Concetti Chiave
- Il giudice Guglielmo incarna il prototipo dell'uomo borghese, con una solida posizione sociale, un ruolo familiare e un forte rispetto per lo Stato e le leggi.
- Il marito è un simbolo di impegno e responsabilità, che vive la sua scelta in modo costante e fedele, cercando di realizzare la propria identità.
- Kierkegaard avverte che la routine può portare alla noia, rendendo necessaria la "ripresa" per dare nuovo impulso alla scelta iniziale.
- La mancanza di "ripresa" può trasformare una scelta morale in moralismo, dove il dovere prevale sulla libertà di scelta personale.
- Il moralismo costringe l'individuo a seguire norme astratte, distogliendo l'attenzione dal significato profondo della propria scelta di vita.
Il giudice Guglielmo
Il personaggio di riferimento è la figura di un giudice, Guglielmo, che rappresenta per Kierkegaard il prototipo ideale dell’uomo borghese: ha una sua posizione lavorativa, ciò che gli permette una certa collocazione sociale, è sposato e quindi realizzato nella vita coniugale e familiare, ha la consapevolezza del suo essere cittadino, rispettoso dello Stato e delle leggi. È la sintesi degli aspetti etici hegeliani: famiglia, società, Stato.
Il simbolo del marito
Il simbolo centrale è il marito, colui che ha deciso di fare una sola scelta in modo definitivo, rispetto a cui si assume un impegno costante di viverla giorno per giorno fino in fondo. Sceglie la responsabilità di fronte alla scelta fatta, che non sarà esente dalla ripetizione perché tale scelta sarà costante e fedele nella sua vita. Il marito cerca continuamente di realizzare ciò che ha scelto di essere.
La ripresa e il moralismo
Ad un certo punto però, si può cadere nella noia e nella routine; Kierkegaard afferma che l’uomo deve saper effettuare “ la ripresa“: è la capacità di dare nel corso del tempo nuovi stimoli ed emozioni alla scelta che è sempre la stessa. Se non c’è la ripresa avviene il fallimento e da scelta morale si passa a moralismo: a comandare ed obbligare l’uomo a rimanere fermo nella sua scelta non è la scelta stessa ma il senso del dovere. Il moralismo porta l’uomo a sottostare alle norme astratte ed universali ed al senso del dovere, perdendo di vista il fondamento di questo stile di vita, cioè la scelta.
Domande da interrogazione
- Qual è il ruolo del giudice Guglielmo nella filosofia di Kierkegaard?
- Cosa simboleggia il marito nel contesto del testo?
- Qual è il rischio di cadere nel moralismo secondo Kierkegaard?

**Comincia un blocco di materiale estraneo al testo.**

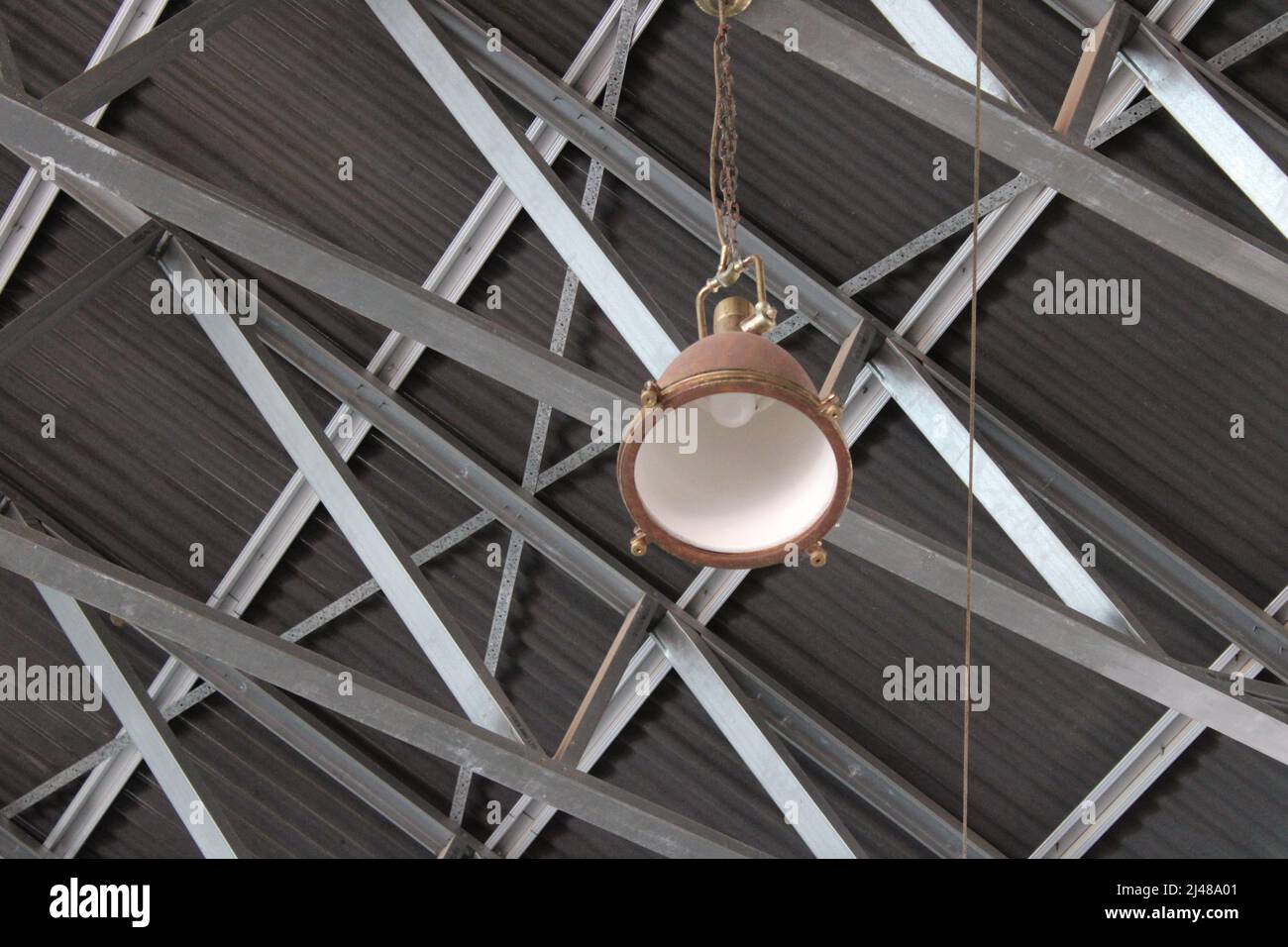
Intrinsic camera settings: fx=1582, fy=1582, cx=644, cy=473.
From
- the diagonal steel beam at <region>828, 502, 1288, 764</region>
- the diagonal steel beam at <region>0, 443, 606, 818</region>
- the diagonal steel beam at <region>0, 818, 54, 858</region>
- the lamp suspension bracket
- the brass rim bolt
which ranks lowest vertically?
the brass rim bolt

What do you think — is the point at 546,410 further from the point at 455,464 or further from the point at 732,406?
the point at 732,406

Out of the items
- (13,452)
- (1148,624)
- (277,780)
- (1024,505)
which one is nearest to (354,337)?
(13,452)

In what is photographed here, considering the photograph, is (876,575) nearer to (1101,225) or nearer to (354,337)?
(1101,225)

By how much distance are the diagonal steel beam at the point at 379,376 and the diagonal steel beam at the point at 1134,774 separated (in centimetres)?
428

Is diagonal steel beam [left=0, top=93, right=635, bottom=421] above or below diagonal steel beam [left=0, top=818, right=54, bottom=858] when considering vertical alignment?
below

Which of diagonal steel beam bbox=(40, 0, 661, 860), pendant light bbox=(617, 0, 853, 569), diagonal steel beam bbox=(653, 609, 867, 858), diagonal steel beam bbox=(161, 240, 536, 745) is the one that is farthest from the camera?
diagonal steel beam bbox=(653, 609, 867, 858)

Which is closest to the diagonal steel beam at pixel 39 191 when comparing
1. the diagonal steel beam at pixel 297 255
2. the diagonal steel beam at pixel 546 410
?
the diagonal steel beam at pixel 546 410

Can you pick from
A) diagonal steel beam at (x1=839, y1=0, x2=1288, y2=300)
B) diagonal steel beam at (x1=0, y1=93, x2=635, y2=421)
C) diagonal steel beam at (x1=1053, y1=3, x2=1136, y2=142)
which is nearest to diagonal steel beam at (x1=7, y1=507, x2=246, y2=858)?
diagonal steel beam at (x1=0, y1=93, x2=635, y2=421)

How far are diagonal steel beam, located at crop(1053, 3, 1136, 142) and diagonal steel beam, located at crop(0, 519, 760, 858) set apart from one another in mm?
4035

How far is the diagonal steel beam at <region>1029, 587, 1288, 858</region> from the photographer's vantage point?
8.79 meters

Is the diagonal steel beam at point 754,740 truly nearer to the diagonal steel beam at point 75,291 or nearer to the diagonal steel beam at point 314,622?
the diagonal steel beam at point 314,622

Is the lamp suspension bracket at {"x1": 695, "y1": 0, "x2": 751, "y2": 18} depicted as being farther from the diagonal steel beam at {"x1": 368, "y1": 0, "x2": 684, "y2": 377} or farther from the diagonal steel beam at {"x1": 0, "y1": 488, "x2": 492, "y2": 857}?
the diagonal steel beam at {"x1": 0, "y1": 488, "x2": 492, "y2": 857}

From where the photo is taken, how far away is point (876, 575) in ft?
31.1

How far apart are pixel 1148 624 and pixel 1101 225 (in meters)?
2.32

Il giudice Guglielmo rappresenta il prototipo ideale dell’uomo borghese, con una posizione lavorativa, una vita coniugale realizzata e una consapevolezza del suo ruolo sociale, sintetizzando gli aspetti etici hegeliani come famiglia, società e Stato.
Il marito simboleggia la scelta definitiva e l'impegno costante verso quella scelta, cercando di realizzare ciò che ha deciso di essere, affrontando la responsabilità di vivere la sua scelta giorno per giorno.
Il rischio è che, senza la "ripresa" e la capacità di dare nuovi stimoli alla scelta, si possa passare da una scelta morale a un moralismo che costringe l'individuo a rimanere fermo, perdendo di vista il significato autentico della propria scelta.